California Democratic Sen. Diane Feinstein has had some public brain farts that are as humiliating as they are concerning, as Jane Mayer wrote in the Atlantic recently. In an attempt to rebut accusations that shuffle up to a line that reads "senility," Feinstein spoke with the LA Times' George Skelton. The interview quickly pivots off Feinstein's mental faculties to say the distinguished 87 year-old might be a bit ... forgetful, but she won't be stepping down lest California's embattled governor become a kingmaker in 2021.

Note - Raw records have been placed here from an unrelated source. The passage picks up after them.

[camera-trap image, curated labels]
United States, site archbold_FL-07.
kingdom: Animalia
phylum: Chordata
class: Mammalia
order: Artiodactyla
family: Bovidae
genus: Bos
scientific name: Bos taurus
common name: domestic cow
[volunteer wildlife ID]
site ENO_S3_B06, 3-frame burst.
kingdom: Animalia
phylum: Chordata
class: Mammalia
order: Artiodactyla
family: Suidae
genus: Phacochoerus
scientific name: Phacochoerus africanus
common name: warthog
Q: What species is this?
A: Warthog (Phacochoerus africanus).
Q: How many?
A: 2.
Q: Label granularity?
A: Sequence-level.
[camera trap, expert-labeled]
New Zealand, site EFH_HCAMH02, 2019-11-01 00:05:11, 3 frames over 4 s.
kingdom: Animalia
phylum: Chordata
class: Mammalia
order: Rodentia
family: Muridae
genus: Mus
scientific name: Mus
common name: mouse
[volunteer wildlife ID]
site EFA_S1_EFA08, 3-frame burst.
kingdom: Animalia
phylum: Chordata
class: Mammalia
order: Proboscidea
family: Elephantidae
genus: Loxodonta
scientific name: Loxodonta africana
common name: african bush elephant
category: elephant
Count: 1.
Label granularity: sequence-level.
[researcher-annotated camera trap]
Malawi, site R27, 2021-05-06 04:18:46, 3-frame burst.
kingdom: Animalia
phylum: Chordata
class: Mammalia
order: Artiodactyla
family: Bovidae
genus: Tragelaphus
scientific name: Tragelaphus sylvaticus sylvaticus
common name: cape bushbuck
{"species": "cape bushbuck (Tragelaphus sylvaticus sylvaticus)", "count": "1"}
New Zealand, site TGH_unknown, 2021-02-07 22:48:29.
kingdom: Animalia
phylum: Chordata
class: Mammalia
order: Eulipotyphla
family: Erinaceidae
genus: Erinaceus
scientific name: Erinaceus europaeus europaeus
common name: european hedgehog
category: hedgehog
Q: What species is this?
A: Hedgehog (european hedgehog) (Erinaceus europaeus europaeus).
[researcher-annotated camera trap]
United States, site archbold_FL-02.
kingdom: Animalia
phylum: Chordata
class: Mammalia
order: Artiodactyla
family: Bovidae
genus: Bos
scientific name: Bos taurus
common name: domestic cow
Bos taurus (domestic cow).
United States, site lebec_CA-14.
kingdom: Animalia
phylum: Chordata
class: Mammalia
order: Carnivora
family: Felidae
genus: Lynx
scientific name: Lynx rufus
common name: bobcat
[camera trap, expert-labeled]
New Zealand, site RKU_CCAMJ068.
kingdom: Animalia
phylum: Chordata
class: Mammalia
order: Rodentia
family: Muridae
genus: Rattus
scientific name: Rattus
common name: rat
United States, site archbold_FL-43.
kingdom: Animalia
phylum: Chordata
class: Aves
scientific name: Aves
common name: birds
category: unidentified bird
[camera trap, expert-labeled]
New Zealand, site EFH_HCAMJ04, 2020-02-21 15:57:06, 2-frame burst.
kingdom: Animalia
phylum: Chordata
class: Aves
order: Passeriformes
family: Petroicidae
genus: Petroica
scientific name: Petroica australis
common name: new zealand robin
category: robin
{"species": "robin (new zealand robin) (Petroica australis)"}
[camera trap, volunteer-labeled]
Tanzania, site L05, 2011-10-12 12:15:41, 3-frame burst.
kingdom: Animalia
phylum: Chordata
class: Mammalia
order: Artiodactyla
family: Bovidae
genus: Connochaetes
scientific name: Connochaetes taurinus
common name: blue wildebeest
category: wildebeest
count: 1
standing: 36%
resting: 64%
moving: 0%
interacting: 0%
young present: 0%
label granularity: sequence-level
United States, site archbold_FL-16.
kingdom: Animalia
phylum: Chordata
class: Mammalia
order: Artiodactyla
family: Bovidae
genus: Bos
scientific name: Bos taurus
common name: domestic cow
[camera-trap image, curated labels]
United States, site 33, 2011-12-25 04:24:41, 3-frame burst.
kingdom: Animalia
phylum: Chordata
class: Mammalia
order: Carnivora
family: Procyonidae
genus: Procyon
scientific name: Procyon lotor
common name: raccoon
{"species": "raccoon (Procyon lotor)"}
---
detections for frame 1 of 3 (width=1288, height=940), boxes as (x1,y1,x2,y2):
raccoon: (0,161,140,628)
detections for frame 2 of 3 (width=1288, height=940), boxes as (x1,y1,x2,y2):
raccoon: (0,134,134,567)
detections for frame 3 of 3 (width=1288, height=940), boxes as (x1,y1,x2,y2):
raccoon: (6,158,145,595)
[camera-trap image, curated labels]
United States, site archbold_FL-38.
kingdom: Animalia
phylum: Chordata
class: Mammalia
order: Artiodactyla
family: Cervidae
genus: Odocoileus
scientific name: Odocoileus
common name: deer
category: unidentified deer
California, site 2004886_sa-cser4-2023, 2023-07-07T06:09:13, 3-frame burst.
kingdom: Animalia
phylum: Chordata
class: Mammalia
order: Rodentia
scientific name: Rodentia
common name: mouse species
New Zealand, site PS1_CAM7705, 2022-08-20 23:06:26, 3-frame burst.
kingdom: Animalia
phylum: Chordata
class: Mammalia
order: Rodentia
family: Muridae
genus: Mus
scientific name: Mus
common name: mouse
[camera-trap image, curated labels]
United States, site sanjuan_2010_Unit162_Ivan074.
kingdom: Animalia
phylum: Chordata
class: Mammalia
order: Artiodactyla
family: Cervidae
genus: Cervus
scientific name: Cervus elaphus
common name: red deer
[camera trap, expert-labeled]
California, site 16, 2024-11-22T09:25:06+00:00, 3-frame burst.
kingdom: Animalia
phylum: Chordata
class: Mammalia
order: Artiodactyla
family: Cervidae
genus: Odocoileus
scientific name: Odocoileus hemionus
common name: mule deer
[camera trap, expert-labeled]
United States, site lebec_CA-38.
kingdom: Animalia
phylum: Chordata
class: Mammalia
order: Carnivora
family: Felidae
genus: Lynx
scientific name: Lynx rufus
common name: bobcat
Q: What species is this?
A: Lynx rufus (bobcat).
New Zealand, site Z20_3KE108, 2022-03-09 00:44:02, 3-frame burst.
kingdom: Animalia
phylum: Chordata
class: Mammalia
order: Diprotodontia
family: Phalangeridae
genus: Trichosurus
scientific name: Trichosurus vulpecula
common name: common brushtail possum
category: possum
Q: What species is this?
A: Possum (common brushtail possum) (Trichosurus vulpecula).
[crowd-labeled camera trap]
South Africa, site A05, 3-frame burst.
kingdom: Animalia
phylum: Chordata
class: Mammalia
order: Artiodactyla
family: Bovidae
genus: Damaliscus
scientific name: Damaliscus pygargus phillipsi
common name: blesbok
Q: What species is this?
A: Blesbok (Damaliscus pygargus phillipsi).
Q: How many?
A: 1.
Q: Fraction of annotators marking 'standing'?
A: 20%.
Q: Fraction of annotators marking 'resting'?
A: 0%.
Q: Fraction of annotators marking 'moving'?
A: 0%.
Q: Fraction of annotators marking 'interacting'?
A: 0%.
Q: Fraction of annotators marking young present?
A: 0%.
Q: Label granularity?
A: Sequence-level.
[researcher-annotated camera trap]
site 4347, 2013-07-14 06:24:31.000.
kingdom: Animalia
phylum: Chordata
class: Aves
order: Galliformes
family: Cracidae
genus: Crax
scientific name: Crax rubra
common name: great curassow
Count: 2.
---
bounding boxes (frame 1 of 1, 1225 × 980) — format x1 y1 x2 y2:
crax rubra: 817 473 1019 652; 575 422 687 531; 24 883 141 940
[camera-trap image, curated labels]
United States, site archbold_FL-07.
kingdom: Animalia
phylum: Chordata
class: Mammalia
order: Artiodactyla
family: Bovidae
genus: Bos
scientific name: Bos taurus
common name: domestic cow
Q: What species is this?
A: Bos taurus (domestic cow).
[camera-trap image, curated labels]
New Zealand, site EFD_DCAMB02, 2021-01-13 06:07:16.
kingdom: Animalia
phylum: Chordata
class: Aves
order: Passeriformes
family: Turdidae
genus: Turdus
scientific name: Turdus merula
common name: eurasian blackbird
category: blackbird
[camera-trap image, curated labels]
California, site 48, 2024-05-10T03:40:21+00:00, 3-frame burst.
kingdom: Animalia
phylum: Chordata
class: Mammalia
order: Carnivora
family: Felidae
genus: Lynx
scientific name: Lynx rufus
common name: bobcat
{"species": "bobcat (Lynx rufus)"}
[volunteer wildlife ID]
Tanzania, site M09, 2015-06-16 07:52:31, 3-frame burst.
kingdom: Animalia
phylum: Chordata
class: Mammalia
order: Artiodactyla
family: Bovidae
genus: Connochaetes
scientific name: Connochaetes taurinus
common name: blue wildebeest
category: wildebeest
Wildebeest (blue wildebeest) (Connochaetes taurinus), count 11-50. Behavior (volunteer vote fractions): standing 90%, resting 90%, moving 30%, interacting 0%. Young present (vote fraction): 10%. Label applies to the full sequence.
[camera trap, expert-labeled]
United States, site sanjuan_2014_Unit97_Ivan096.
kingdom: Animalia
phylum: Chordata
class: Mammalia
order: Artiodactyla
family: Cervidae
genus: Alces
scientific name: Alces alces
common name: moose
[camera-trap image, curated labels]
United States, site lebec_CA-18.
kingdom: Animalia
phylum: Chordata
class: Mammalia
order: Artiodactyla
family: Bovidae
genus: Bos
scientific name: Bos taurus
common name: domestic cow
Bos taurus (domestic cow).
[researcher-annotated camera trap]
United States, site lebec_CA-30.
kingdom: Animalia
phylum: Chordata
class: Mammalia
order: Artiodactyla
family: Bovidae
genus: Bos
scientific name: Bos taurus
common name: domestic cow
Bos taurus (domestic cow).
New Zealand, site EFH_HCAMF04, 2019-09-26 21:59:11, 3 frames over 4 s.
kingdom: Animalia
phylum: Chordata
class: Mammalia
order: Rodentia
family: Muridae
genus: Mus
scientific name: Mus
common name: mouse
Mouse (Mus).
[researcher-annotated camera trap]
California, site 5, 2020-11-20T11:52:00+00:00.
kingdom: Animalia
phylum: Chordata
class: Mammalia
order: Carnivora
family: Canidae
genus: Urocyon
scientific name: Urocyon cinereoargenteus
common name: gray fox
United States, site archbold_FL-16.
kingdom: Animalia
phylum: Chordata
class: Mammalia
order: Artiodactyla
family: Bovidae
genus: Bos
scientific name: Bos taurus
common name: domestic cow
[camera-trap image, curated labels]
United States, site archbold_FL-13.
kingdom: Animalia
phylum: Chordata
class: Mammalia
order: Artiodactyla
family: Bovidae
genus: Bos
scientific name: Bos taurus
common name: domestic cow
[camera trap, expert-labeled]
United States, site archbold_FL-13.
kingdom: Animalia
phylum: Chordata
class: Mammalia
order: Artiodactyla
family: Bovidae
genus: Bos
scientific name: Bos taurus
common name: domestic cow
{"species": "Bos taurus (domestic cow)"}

With almost nothing left on the schedule for the 116th Congress, Senate Republicans are moving to install yet another conservative judge in the hope that Biden will adhere to a tradition of resurrecting judicial nominees that couldn't make it to the bench before the end of the last legislative session. It's also possible the lameduck Trump administration skip all that nonsense make a recess appointment. During a hearing of the Senate Judiciary Committee on Wednesday, Feinstein cut through the mental fog to accuse the Republican-led committee of attempting to "stack the federal courts," adding, "Despite the fact that President Trump has lost his re-election bid ... we are still processing his judicial nominees instead of addressing the most pressing issues before us."
One More Thing...
Toho's Shin Godzilla is on the Internet Archive. Where as the original Godzilla is an metaphor for the dangers of nuclear weapons, this film's updated themes and tone are much darker and timely, referencing tsunamis, earthquakes, the Fukushima nuclear disaster, and serves as a criticism against inefficient bureaucracy. It's a treat for kaiju fans, and another weird as hell giant monster movie for everyone else.
Note: This film has English subtitles.